PPARs in the vascular wall Figure 87 Using specific antibodies against PPARa and PPARg, it was possible to demonstrate that PPARs are not only located in the liver and muscles but also in various cells of the arterial wall. The specific location of PPARs within the wall is as follows: PPARa - smooth muscle cells, endothelial cells and macrophages; PPARg - endothelial cells and macrophages.

Mechanisms of transrepression by PPARa Figure 88 When PPARa is activated in the arterial wall, it causes transrepression of two other transcription factors involved in vascular inflammation – NFkB and AP-1. These transcription factors are normally activated by cytokines and are transferred to nuclear receptors, where they induce the synthesis of proteins involved in the inflammatory response.

The transcription factor NFkB: a key role in the inflammatory response Figure 89 Following activation by cytokines, the active part of NFkB is translocated to the nucleus, where it induces the synthesis of pro-inflammatory proteins (e.g. IL-6, COX-2, TNFa, etc).

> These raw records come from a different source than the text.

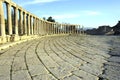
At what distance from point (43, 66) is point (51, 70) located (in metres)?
0.50

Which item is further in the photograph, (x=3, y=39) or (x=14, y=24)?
(x=14, y=24)

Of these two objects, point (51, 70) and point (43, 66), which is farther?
point (43, 66)

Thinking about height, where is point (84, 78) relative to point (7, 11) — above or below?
below

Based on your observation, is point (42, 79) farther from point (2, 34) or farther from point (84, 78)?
point (2, 34)

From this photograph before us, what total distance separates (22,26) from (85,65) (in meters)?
14.1

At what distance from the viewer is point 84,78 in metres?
4.88

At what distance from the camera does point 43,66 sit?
5969mm

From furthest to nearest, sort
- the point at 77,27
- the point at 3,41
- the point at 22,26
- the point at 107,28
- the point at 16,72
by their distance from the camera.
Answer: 1. the point at 107,28
2. the point at 77,27
3. the point at 22,26
4. the point at 3,41
5. the point at 16,72

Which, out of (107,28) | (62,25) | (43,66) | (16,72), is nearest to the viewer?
(16,72)

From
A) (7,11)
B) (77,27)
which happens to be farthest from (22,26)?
(77,27)

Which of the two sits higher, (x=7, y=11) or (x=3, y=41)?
(x=7, y=11)

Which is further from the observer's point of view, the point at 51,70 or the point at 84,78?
the point at 51,70

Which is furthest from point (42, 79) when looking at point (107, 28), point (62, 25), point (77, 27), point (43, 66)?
point (107, 28)

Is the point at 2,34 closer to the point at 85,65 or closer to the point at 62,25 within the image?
the point at 85,65
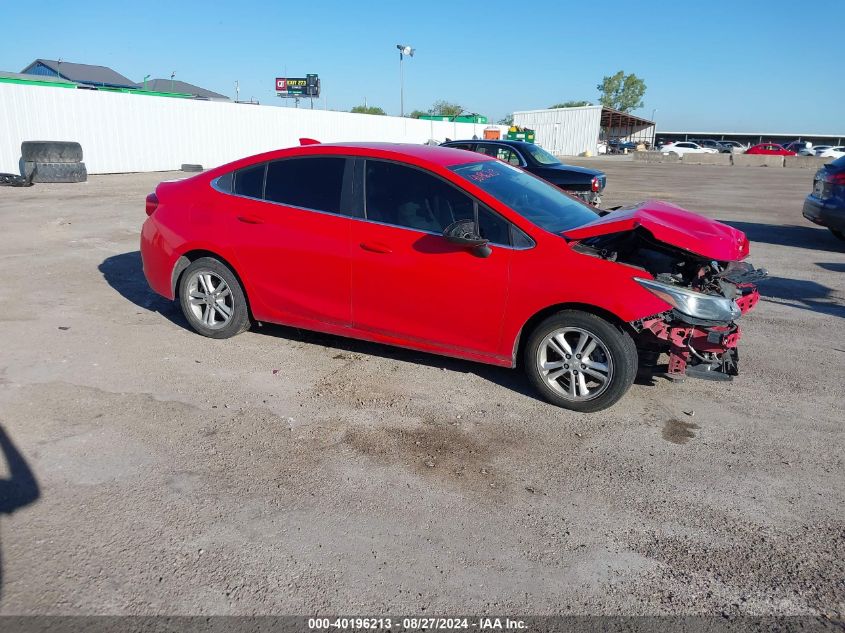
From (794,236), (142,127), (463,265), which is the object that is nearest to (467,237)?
(463,265)

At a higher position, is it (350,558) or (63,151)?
(63,151)

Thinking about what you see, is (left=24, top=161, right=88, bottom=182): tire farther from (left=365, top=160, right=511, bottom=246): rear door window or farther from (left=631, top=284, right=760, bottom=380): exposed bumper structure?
(left=631, top=284, right=760, bottom=380): exposed bumper structure

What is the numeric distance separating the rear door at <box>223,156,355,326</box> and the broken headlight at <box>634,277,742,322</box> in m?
2.23

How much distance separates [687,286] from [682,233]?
367 millimetres

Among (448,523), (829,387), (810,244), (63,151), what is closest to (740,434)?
(829,387)

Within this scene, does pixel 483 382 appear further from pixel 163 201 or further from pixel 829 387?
pixel 163 201

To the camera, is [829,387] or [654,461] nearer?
[654,461]

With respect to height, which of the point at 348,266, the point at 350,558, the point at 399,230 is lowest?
the point at 350,558

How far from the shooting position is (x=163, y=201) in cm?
587

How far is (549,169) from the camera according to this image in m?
13.3

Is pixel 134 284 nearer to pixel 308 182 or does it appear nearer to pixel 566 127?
pixel 308 182

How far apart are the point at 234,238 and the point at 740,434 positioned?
13.4 ft

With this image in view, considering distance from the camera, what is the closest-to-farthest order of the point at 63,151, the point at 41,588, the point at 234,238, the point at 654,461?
the point at 41,588 < the point at 654,461 < the point at 234,238 < the point at 63,151

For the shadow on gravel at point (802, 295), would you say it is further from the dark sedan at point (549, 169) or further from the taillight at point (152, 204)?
the taillight at point (152, 204)
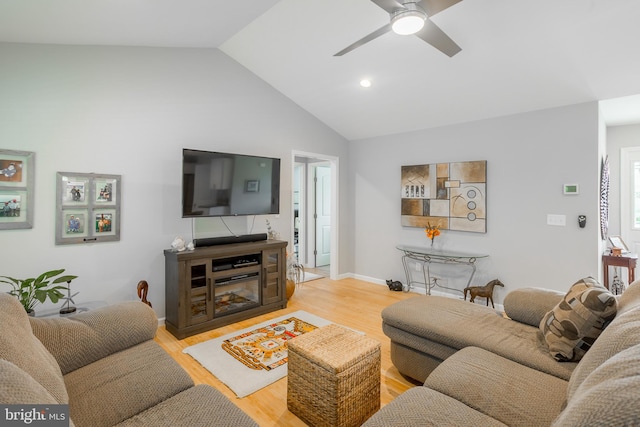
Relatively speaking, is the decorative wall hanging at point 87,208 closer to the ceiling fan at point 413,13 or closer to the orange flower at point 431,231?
the ceiling fan at point 413,13

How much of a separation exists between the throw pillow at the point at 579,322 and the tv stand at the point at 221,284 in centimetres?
280

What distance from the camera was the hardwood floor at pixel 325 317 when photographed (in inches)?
81.7

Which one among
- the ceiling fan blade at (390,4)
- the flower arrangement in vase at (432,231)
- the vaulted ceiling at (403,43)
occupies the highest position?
the vaulted ceiling at (403,43)

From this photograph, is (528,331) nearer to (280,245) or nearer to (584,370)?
(584,370)

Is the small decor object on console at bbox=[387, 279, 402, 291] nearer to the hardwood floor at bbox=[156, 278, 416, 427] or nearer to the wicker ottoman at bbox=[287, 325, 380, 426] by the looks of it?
the hardwood floor at bbox=[156, 278, 416, 427]

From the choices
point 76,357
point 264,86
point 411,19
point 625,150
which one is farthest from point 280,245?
point 625,150

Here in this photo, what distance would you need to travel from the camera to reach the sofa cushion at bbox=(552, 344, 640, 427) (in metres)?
0.61

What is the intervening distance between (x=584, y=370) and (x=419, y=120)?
12.4ft

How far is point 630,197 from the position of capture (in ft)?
14.0

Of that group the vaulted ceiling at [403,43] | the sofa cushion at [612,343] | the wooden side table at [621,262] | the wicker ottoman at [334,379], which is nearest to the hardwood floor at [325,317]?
the wicker ottoman at [334,379]

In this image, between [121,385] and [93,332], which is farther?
[93,332]

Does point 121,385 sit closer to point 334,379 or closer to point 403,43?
point 334,379

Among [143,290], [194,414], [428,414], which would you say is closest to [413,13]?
[428,414]

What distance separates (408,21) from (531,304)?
2.05 metres
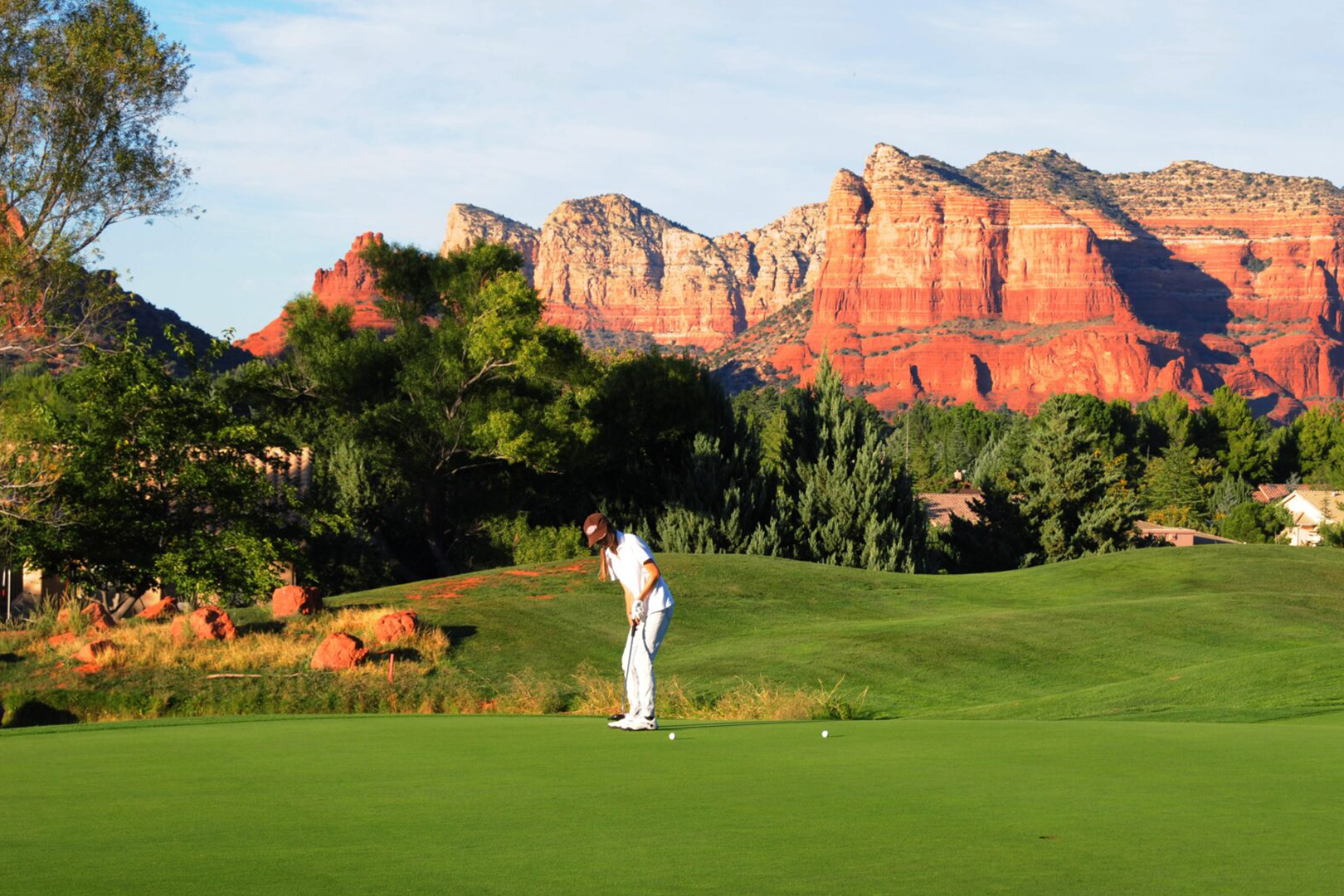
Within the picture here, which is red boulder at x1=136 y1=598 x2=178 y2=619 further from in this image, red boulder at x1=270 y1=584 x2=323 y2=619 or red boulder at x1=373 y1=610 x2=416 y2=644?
red boulder at x1=373 y1=610 x2=416 y2=644

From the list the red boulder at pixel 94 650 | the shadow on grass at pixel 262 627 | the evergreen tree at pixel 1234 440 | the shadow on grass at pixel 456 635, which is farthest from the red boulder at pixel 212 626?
the evergreen tree at pixel 1234 440

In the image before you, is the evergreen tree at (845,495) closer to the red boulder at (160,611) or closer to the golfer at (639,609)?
the red boulder at (160,611)

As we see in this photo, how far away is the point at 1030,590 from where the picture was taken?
109 feet

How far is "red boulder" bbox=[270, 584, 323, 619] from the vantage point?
23.6 m

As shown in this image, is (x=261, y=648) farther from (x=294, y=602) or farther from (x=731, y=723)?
(x=731, y=723)

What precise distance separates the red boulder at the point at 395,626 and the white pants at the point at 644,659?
36.9 ft

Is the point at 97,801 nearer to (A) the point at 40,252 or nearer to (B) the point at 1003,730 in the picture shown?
(B) the point at 1003,730

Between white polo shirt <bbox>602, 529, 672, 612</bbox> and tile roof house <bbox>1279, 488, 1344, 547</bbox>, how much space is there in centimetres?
7208

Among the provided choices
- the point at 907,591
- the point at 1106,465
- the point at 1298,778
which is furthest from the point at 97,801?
the point at 1106,465

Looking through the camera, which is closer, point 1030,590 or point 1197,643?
point 1197,643

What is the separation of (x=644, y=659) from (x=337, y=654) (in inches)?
404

Model of NFkB signal pathway inhibition by PPARa activators Figure 90 Activated PPARa inhibits the NFkB signal pathway by two mechanisms: synthesis of IkB, which is an inhibitor of NFkB; direct inhibition of the active form of NFkB translocated in the nucleus.

PPARa activated by fibrates inhibits IL-1b induced expression of COX-2 in SMC Figure 91 Evidence of the anti-inflammatory effect of PPARa agonists is provided by studies of human smooth muscle cells. After exposure to fenofibrate, there is inhibition of IL-1b expression of COX-2. Fenofibrate activates PPARa in a dose-dependent manner; similarly COX-2 expression decreases in a dose-dependent manner.